Regular gravitational potential has a stabilizing effect in that it brings the liquid volume toward the bottom of its container. When the body force diminishes, the liquid volume assumes any location inside its container in an unpredictable manner. The problems of liquid sloshing dynamics under microgravity are different from those encountered under a regular gravitational field. These problems include liquid reorientation and the difficulty of moving and handling, since the body force is almost negligible. Under microgravity, surface tension forces become predominant. The Bond number, given by the ratio of the gravitational to capillary forces, plays a major role in the free-liquid-surface characteristics.
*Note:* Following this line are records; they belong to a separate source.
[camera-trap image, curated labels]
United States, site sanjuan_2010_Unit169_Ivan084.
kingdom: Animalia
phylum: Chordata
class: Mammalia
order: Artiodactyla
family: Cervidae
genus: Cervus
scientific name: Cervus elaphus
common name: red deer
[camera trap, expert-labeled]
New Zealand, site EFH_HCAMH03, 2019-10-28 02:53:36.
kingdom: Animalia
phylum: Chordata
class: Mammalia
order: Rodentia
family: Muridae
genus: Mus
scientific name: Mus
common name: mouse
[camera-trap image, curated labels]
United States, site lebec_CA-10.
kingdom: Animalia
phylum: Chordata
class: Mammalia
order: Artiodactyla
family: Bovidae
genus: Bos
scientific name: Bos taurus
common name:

For very small values of the Bond number, capillary forces predominate and the free surface will not be flat, but will rise around the vertical walls of a container.

The problems of liquid behavior at a low and zero gravity include the mechanics and thermodynamics of capillary systems, heat transfer in cryogenic tanks and mechanisms of energy transport, capillary hydrostatics, low-gravity sloshing, and fluid handling. The early work on free-liquid-surface behavior under a low gravity field considered different problems of the surface–vapor interface (Petrash and Otto, 1962, 1964, Shuleikin, 1962, Petrash, et al. 1962, 1963, Petrash and Nelson, 1963, Neu and Good, 1963, Paynter, 1964a, b, Zenkevich, 1965, Abramson, 1966a, Seebold et al., 1967 and Hastings and Rutherford, 1968).